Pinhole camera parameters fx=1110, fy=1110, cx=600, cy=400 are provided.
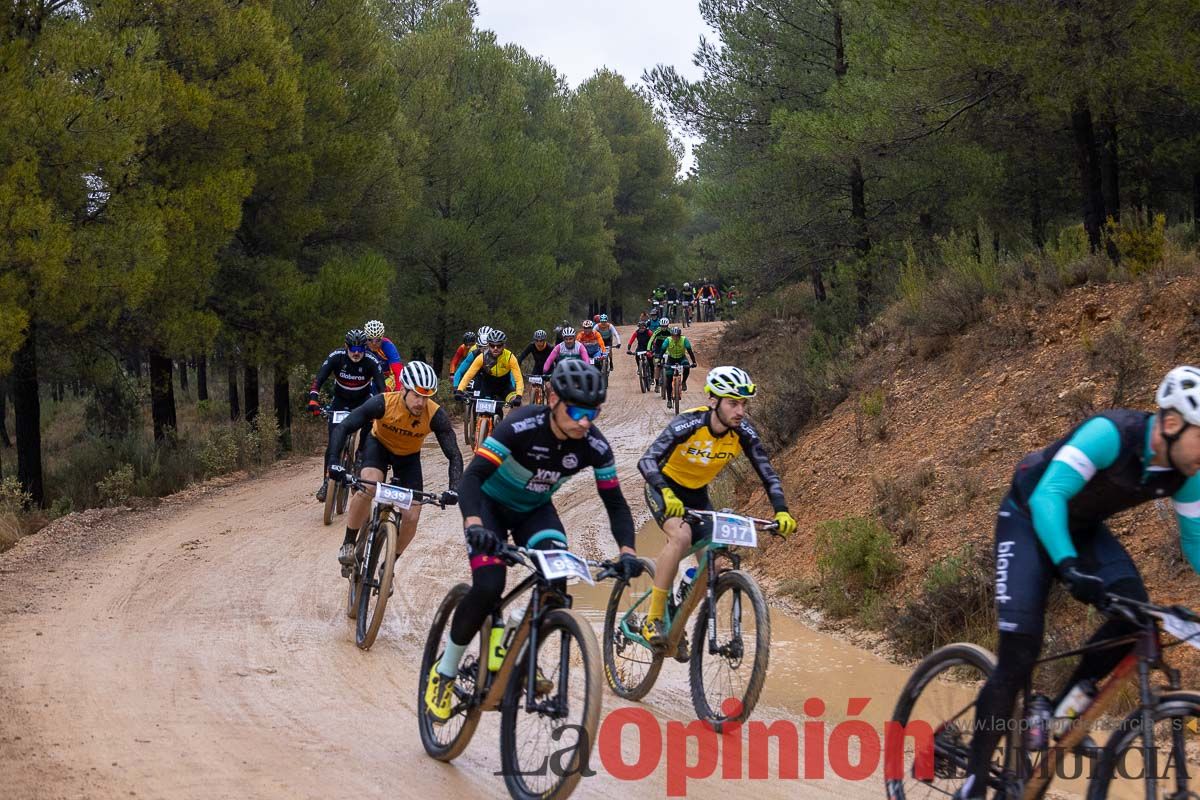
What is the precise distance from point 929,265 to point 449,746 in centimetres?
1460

..............................

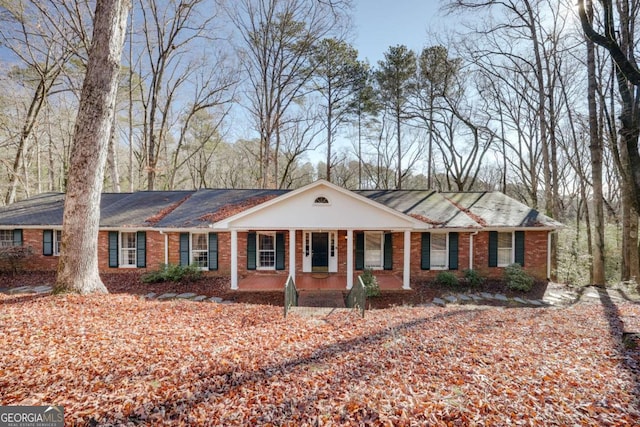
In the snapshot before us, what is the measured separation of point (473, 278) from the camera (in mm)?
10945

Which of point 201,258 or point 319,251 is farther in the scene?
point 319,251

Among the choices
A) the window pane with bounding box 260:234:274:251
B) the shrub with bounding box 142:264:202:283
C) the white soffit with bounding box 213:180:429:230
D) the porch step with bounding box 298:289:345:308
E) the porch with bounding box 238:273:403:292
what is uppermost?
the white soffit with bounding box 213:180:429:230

..............................

▶ _Task description_: Collect each line above that contains the string "bounding". Treat uppercase and lowercase letters as distinct.

▶ _Output_:
A) the window pane with bounding box 260:234:274:251
B) the shrub with bounding box 142:264:202:283
C) the white soffit with bounding box 213:180:429:230
D) the porch step with bounding box 298:289:345:308
E) the porch with bounding box 238:273:403:292
the white soffit with bounding box 213:180:429:230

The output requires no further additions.